- **DATA SHOWN**

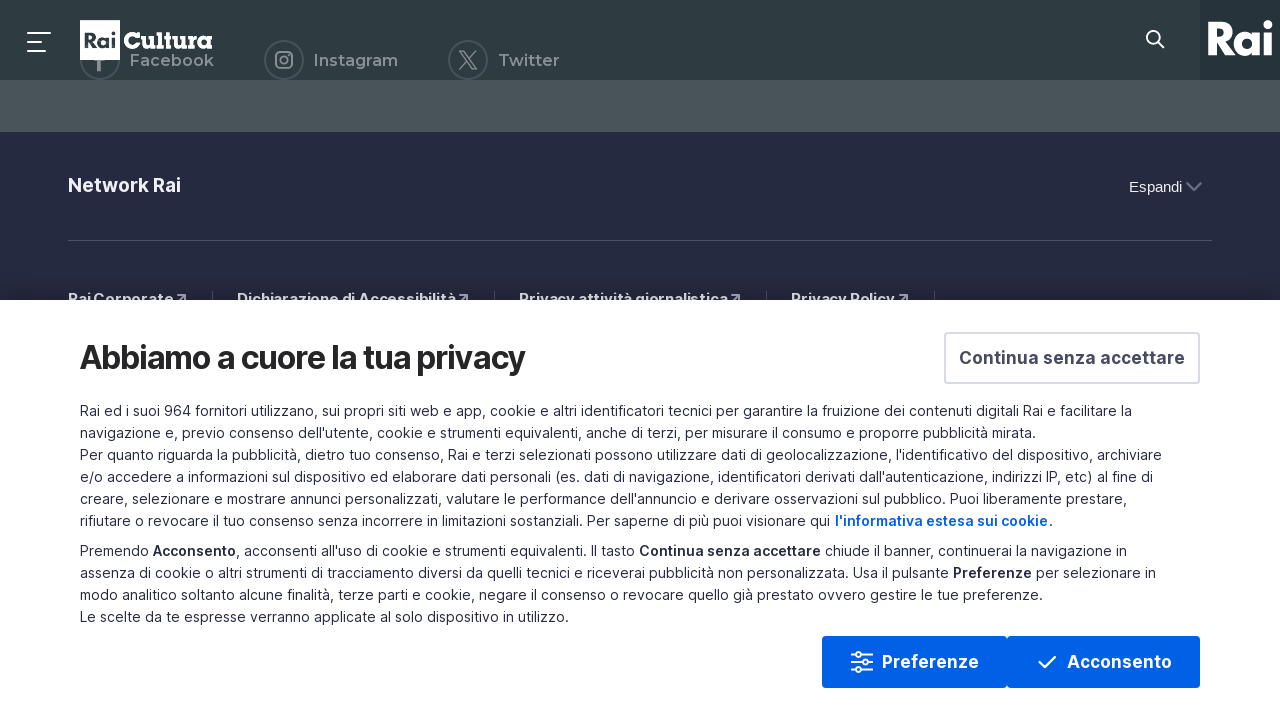

--- FILE ---
content_type: image/svg+xml
request_url: https://www.raicultura.it/dl/components/img/raicultura/rai-cultura-menu.svg
body_size: 1470
content:
<?xml version="1.0" encoding="utf-8"?>
<!-- Generator: Adobe Illustrator 22.0.1, SVG Export Plug-In . SVG Version: 6.00 Build 0)  -->
<svg version="1.1" id="Livello_1" xmlns="http://www.w3.org/2000/svg" xmlns:xlink="http://www.w3.org/1999/xlink" x="0px" y="0px"
	 viewBox="0 0 144 47" style="enable-background:new 0 0 144 47;" xml:space="preserve">
<style type="text/css">
	.st0{fill:#B1B6B8;}
	.st1{filter:url(#Adobe_OpacityMaskFilter);}
	.st2{fill:#FFFFFF;}
	.st3{mask:url(#b_1_);}
</style>
<g>
	<g transform="translate(50 100)">
		<g>
			<path id="a_1_" class="st0" d="M-50-54.4V-98h43.6v43.6H-50z M-15.6-67.6h4.1v-11.6h-4.1L-15.6-67.6L-15.6-67.6z M-24.6-76
				c1.7,0,2.7,1.2,2.7,2.6c0,1.5-1,2.6-2.7,2.6c-1.7,0-2.6-1.1-2.6-2.6C-27.3-74.8-26.3-76-24.6-76L-24.6-76z M-18-67.6v-11.6h-4.1
				v1.1c-0.9-1-2.3-1.5-3.6-1.5c-3.4,0-5.8,2.9-5.8,6.2s2.4,6.2,5.9,6.2c1.4,0,2.8-0.5,3.5-1.7h0v1.3L-18-67.6L-18-67.6z
				 M-13.5-81.4c1.3,0,2.3-1,2.3-2.3c0-1.3-1-2.3-2.3-2.3c-1.3,0-2.3,1-2.3,2.3C-15.9-82.4-14.8-81.4-13.5-81.4z M-36.3-67.6h5.5
				l-5.4-7c2.4-0.4,3.7-2.5,3.7-4.8c0-3.6-2.6-5.3-5.9-5.3H-45v17.1h4.4v-6.6h0L-36.3-67.6L-36.3-67.6z M-40.1-81.3
				c1.5,0,3.1,0.3,3.1,2.1c0,1.9-1.6,2.1-3.1,2.1h-0.4v-4.3C-40.6-81.3-40.1-81.3-40.1-81.3z M12.5-68.7C11-67.6,9.2-67,7-67
				c-2.6,0-4.8-0.9-6.5-2.8C-1.2-71.5-2-73.7-2-76.2c0-1.2,0.2-2.4,0.7-3.4c0.5-1.1,1.1-2.1,2-2.9c1.8-1.7,3.9-2.6,6.4-2.6
				c1.8,0,3.5,0.5,5,1.6v-1.2h3.2v5.8h-4.5c-0.9-1.2-2.1-1.8-3.6-1.8c-0.7,0-1.3,0.1-1.8,0.4c-0.6,0.2-1.1,0.6-1.5,1
				c-0.4,0.4-0.8,0.9-1,1.5c-0.2,0.6-0.4,1.2-0.4,1.9c0,0.6,0.1,1.3,0.4,1.8c0.2,0.6,0.6,1.1,1,1.6c0.4,0.5,0.9,0.8,1.5,1
				c0.5,0.2,1.1,0.4,1.7,0.4c0.8,0,1.6-0.2,2.3-0.6c0.7-0.4,1.3-1,1.7-1.8h4.7C15.1-71.6,14-69.9,12.5-68.7z M30.5-70.8h1.6v3.5
				h-5.3v-1.8c-0.9,1.3-2.2,2-3.9,2c-1.5,0-2.6-0.4-3.5-1.3c-0.8-0.9-1.2-2.2-1.2-3.8v-5h-1.7v-3.6h5.6v7.4c0,1,0.2,1.7,0.5,2.1
				c0.3,0.4,0.9,0.7,1.7,0.7c0.7,0,1.3-0.2,1.7-0.7c0.4-0.5,0.6-1.2,0.6-2v-3.9h-1.6v-3.6h5.4C30.5-80.8,30.5-70.8,30.5-70.8z
				 M35.4-81.3h-1.6v-3.5h5.5v13.9h1.7v3.6h-7.2v-3.6h1.7L35.4-81.3L35.4-81.3z M43.8-77.3h-1.7v-3.5h1.7v-4h3.9v4h1.7v3.5h-1.7v6.4
				H49v3.6h-5.2V-77.3z M64.8-70.8h1.6v3.5h-5.3v-1.8c-0.9,1.3-2.2,2-3.9,2c-1.5,0-2.6-0.4-3.5-1.3c-0.8-0.9-1.2-2.2-1.2-3.8v-5
				h-1.7v-3.6h5.6v7.4c0,1,0.2,1.7,0.5,2.1c0.3,0.4,0.9,0.7,1.7,0.7c0.7,0,1.3-0.2,1.7-0.7c0.4-0.5,0.6-1.2,0.6-2v-3.9h-1.6v-3.6
				h5.4C64.8-80.8,64.8-70.8,64.8-70.8z M69.7-77.3h-1.6v-3.5h5.2v2c0.4-0.7,0.9-1.3,1.5-1.6c0.6-0.4,1.3-0.5,2.2-0.6v3.8
				c-1.2,0.1-2.1,0.4-2.7,0.9c-0.5,0.6-0.8,1.5-0.8,2.7v2.7H75v3.6H68v-3.6h1.7L69.7-77.3L69.7-77.3z M84.7-67.1
				c-0.9,0-1.8-0.2-2.6-0.5c-0.8-0.3-1.5-0.8-2.1-1.5c-0.6-0.6-1.1-1.4-1.4-2.2c-0.3-0.9-0.5-1.8-0.5-2.8c0-1,0.2-1.9,0.5-2.8
				c0.3-0.9,0.8-1.6,1.4-2.2c0.6-0.6,1.3-1.1,2.1-1.5c0.8-0.3,1.7-0.5,2.6-0.5c0.9,0,1.7,0.2,2.4,0.5c0.7,0.3,1.3,0.8,1.7,1.4v-1.7
				H94v3.6h-1.5v6.4H94v3.6h-5.4v-1.5C87.7-67.7,86.4-67.1,84.7-67.1z M83.1-71.6c0.6,0.6,1.4,0.9,2.3,0.9c0.9,0,1.7-0.3,2.3-0.9
				c0.6-0.6,0.9-1.4,0.9-2.4c0-1-0.3-1.8-0.9-2.4c-0.6-0.6-1.4-0.9-2.3-0.9c-0.9,0-1.7,0.3-2.3,0.9c-0.6,0.6-0.9,1.4-0.9,2.4
				C82.2-73.1,82.5-72.3,83.1-71.6z"/>
		</g>
		<defs>
			<filter id="Adobe_OpacityMaskFilter" filterUnits="userSpaceOnUse" x="-50" y="-98" width="144" height="43.6">
				<feColorMatrix  type="matrix" values="1 0 0 0 0  0 1 0 0 0  0 0 1 0 0  0 0 0 1 0"/>
			</filter>
		</defs>
		<mask maskUnits="userSpaceOnUse" x="-50" y="-98" width="144" height="43.6" id="b_1_">
			<g class="st1">
				<path id="a_2_" class="st2" d="M-50-54.4V-98h43.6v43.6H-50z M-15.6-67.6h4.1v-11.6h-4.1L-15.6-67.6L-15.6-67.6z M-24.6-76
					c1.7,0,2.7,1.2,2.7,2.6c0,1.5-1,2.6-2.7,2.6c-1.7,0-2.6-1.1-2.6-2.6C-27.3-74.8-26.3-76-24.6-76L-24.6-76z M-18-67.6v-11.6h-4.1
					v1.1c-0.9-1-2.3-1.5-3.6-1.5c-3.4,0-5.8,2.9-5.8,6.2s2.4,6.2,5.9,6.2c1.4,0,2.8-0.5,3.5-1.7h0v1.3L-18-67.6L-18-67.6z
					 M-13.5-81.4c1.3,0,2.3-1,2.3-2.3c0-1.3-1-2.3-2.3-2.3c-1.3,0-2.3,1-2.3,2.3C-15.9-82.4-14.8-81.4-13.5-81.4z M-36.3-67.6h5.5
					l-5.4-7c2.4-0.4,3.7-2.5,3.7-4.8c0-3.6-2.6-5.3-5.9-5.3H-45v17.1h4.4v-6.6h0L-36.3-67.6L-36.3-67.6z M-40.1-81.3
					c1.5,0,3.1,0.3,3.1,2.1c0,1.9-1.6,2.1-3.1,2.1h-0.4v-4.3C-40.6-81.3-40.1-81.3-40.1-81.3z M12.5-68.7C11-67.6,9.2-67,7-67
					c-2.6,0-4.8-0.9-6.5-2.8C-1.2-71.5-2-73.7-2-76.2c0-1.2,0.2-2.4,0.7-3.4c0.5-1.1,1.1-2.1,2-2.9c1.8-1.7,3.9-2.6,6.4-2.6
					c1.8,0,3.5,0.5,5,1.6v-1.2h3.2v5.8h-4.5c-0.9-1.2-2.1-1.8-3.6-1.8c-0.7,0-1.3,0.1-1.8,0.4c-0.6,0.2-1.1,0.6-1.5,1
					c-0.4,0.4-0.8,0.9-1,1.5c-0.2,0.6-0.4,1.2-0.4,1.9c0,0.6,0.1,1.3,0.4,1.8c0.2,0.6,0.6,1.1,1,1.6c0.4,0.5,0.9,0.8,1.5,1
					c0.5,0.2,1.1,0.4,1.7,0.4c0.8,0,1.6-0.2,2.3-0.6c0.7-0.4,1.3-1,1.7-1.8h4.7C15.1-71.6,14-69.9,12.5-68.7z M30.5-70.8h1.6v3.5
					h-5.3v-1.8c-0.9,1.3-2.2,2-3.9,2c-1.5,0-2.6-0.4-3.5-1.3c-0.8-0.9-1.2-2.2-1.2-3.8v-5h-1.7v-3.6h5.6v7.4c0,1,0.2,1.7,0.5,2.1
					c0.3,0.4,0.9,0.7,1.7,0.7c0.7,0,1.3-0.2,1.7-0.7c0.4-0.5,0.6-1.2,0.6-2v-3.9h-1.6v-3.6h5.4C30.5-80.8,30.5-70.8,30.5-70.8z
					 M35.4-81.3h-1.6v-3.5h5.5v13.9h1.7v3.6h-7.2v-3.6h1.7L35.4-81.3L35.4-81.3z M43.8-77.3h-1.7v-3.5h1.7v-4h3.9v4h1.7v3.5h-1.7
					v6.4H49v3.6h-5.2V-77.3z M64.8-70.8h1.6v3.5h-5.3v-1.8c-0.9,1.3-2.2,2-3.9,2c-1.5,0-2.6-0.4-3.5-1.3c-0.8-0.9-1.2-2.2-1.2-3.8
					v-5h-1.7v-3.6h5.6v7.4c0,1,0.2,1.7,0.5,2.1c0.3,0.4,0.9,0.7,1.7,0.7c0.7,0,1.3-0.2,1.7-0.7c0.4-0.5,0.6-1.2,0.6-2v-3.9h-1.6
					v-3.6h5.4C64.8-80.8,64.8-70.8,64.8-70.8z M69.7-77.3h-1.6v-3.5h5.2v2c0.4-0.7,0.9-1.3,1.5-1.6c0.6-0.4,1.3-0.5,2.2-0.6v3.8
					c-1.2,0.1-2.1,0.4-2.7,0.9c-0.5,0.6-0.8,1.5-0.8,2.7v2.7H75v3.6H68v-3.6h1.7L69.7-77.3L69.7-77.3z M84.7-67.1
					c-0.9,0-1.8-0.2-2.6-0.5c-0.8-0.3-1.5-0.8-2.1-1.5c-0.6-0.6-1.1-1.4-1.4-2.2c-0.3-0.9-0.5-1.8-0.5-2.8c0-1,0.2-1.9,0.5-2.8
					c0.3-0.9,0.8-1.6,1.4-2.2c0.6-0.6,1.3-1.1,2.1-1.5c0.8-0.3,1.7-0.5,2.6-0.5c0.9,0,1.7,0.2,2.4,0.5c0.7,0.3,1.3,0.8,1.7,1.4v-1.7
					H94v3.6h-1.5v6.4H94v3.6h-5.4v-1.5C87.7-67.7,86.4-67.1,84.7-67.1z M83.1-71.6c0.6,0.6,1.4,0.9,2.3,0.9c0.9,0,1.7-0.3,2.3-0.9
					c0.6-0.6,0.9-1.4,0.9-2.4c0-1-0.3-1.8-0.9-2.4c-0.6-0.6-1.4-0.9-2.3-0.9c-0.9,0-1.7,0.3-2.3,0.9c-0.6,0.6-0.9,1.4-0.9,2.4
					C82.2-73.1,82.5-72.3,83.1-71.6z"/>
			</g>
		</mask>
		<g class="st3">
			<path class="st0" d="M-50-98H94v43.6H-50V-98z"/>
		</g>
	</g>
</g>
</svg>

- **TASK ITEM**
Whenever the string "class" turns up in a line above, copy that line out.

- **RESULT**
			<path id="a_1_" class="st0" d="M-50-54.4V-98h43.6v43.6H-50z M-15.6-67.6h4.1v-11.6h-4.1L-15.6-67.6L-15.6-67.6z M-24.6-76
			<g class="st1">
				<path id="a_2_" class="st2" d="M-50-54.4V-98h43.6v43.6H-50z M-15.6-67.6h4.1v-11.6h-4.1L-15.6-67.6L-15.6-67.6z M-24.6-76
		<g class="st3">
			<path class="st0" d="M-50-98H94v43.6H-50V-98z"/>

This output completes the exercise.